A JBS (JBSS32) saiu de seu Investor Day 2026 com uma mensagem clara ao mercado: a criação de valor da companhia não depende apenas da recuperação do ciclo pecuário. Em meio a um cenário ainda desafiador para a operação de carne bovina nos Estados Unidos, a empresa apresentou uma série de iniciativas internas que podem impulsionar resultados e melhorar a rentabilidade mesmo antes de uma normalização completa do setor.
A avaliação é reforçada pelo Bradesco BBI, que vê na estratégia apresentada pela companhia evidências de que os ganhos operacionais em andamento têm potencial para destravar valor relevante para os acionistas nos próximos anos.
O principal destaque do evento foi o plano para aumentar em três pontos percentuais a margem relativa do negócio de bovinos nos Estados Unidos até 2027. A meta será perseguida por meio de melhorias na execução comercial, ganhos de produtividade e maior eficiência operacional — fatores que independem diretamente do comportamento do ciclo pecuário.
Momento de pressão
O momento atual continua pressionado para a indústria americana de carne bovina. A oferta restrita de gado tem comprimido margens em todo o setor, enquanto o segmento de frango nos Estados Unidos também enfrentou um início de ano mais fraco. Ainda assim, a administração da JBS indicou que já observa sinais de melhora para o segundo semestre de 2026.
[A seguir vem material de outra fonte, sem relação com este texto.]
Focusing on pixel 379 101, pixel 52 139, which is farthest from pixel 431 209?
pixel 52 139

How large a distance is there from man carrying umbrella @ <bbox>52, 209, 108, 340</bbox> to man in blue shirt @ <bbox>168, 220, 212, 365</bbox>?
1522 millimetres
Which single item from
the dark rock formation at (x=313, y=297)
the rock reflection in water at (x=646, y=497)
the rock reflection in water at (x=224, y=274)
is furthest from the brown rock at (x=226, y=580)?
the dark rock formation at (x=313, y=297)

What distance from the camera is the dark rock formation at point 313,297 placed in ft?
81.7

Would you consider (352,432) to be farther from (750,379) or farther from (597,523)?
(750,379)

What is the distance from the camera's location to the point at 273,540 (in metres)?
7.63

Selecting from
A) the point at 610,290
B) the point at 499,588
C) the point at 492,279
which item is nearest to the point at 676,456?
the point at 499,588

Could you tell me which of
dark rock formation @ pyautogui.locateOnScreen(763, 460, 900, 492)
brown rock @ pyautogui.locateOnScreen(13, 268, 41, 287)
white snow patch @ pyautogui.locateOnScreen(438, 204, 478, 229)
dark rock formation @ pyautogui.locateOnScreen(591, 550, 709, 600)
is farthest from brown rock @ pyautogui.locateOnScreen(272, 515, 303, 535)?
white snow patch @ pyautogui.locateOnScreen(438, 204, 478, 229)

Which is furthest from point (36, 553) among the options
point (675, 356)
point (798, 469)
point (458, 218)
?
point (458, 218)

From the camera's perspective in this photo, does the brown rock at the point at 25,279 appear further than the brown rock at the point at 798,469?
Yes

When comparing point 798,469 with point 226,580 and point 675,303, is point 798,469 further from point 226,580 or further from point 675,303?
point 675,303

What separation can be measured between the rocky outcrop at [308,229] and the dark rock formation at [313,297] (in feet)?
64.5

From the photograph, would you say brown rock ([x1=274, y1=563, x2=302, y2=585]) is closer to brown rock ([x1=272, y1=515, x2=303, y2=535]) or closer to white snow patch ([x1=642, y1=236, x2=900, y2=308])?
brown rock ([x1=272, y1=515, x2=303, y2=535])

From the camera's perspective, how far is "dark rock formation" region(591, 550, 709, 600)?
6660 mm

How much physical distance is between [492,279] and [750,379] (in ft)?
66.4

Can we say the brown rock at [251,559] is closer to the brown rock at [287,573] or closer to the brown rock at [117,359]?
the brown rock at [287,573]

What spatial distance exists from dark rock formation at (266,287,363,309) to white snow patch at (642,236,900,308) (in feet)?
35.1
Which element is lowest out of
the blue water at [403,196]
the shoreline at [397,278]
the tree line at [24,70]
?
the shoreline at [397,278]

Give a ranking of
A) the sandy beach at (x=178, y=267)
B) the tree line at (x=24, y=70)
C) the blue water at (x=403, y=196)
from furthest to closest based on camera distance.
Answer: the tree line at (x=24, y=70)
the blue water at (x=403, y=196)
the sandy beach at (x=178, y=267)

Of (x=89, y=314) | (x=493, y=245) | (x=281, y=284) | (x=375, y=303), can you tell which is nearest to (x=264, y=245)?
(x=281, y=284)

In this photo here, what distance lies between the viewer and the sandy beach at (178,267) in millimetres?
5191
Além dos esforços internos, a companhia também se beneficia de possíveis mudanças estruturais no mercado. Segundo o BBI, a redução de capacidade instalada no setor e uma eventual retomada das importações de gado do México podem acelerar o reequilíbrio entre oferta e demanda, antecipando a recuperação das margens da operação americana.
Mas a tese de investimento da JBS vai além dos bovinos nos Estados Unidos. A empresa voltou a destacar a força de sua diversificação geográfica e de portfólio como um diferencial competitivo importante em períodos de volatilidade.
Nesse contexto, a Seara aparece como um dos principais motores de crescimento. Após um ciclo robusto de investimentos realizado entre 2021 e 2025, a operação ainda possui cerca de 8% de expansão de volumes a capturar, segundo a companhia. A expectativa é que a combinação entre aumento de capacidade, fortalecimento da marca e maior penetração no mercado doméstico continue contribuindo para o avanço dos resultados.
Outra frente relevante é a PPC, braço internacional de aves da JBS, que segue avançando na estratégia de ampliar a participação de produtos de maior valor agregado. O movimento busca reduzir a dependência de commodities e elevar a rentabilidade das operações, tendência observada em diversas unidades de negócios do grupo.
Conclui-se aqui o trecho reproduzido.